She was crying with the pain and the beauty of it when she
heard the first high, chirpy notes of a baby--her baby. Lovin
Child was picketed to a young cedar near the mouth of the Blind
ledge tunnel, and he was throwing rocks at a chipmunk that kept
coming toward him in little rushes, hoping with each rush to get
a crumb of the bread and butter that Lovin Child had flung down.

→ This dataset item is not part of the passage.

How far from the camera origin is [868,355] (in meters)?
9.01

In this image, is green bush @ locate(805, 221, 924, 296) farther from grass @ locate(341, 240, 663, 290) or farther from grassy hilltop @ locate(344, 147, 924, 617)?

Lovin Child was squealing and jabbering, with now and then a real
word that he had learned from Bud and Cash. Not particularly nice
words--"Doggone" was one and several times he called the
chipmunk a "sunny-gun." And of course he frequently announced
that he would "Tell a worl'" something. His head was bare and
shone in the sun like the gold for which Cash and his Daddy Bud
were digging, away back in the dark hole. He had on a pair of
faded overalls trimmed with red, mates of the ones on the rope
line, and he threw rocks impartially with first his right hand
and then his left, and sometimes with both at once; which did not
greatly distress the chipmunk, who knew Lovin Child of old and
had learned how wide the rocks always went of their mark.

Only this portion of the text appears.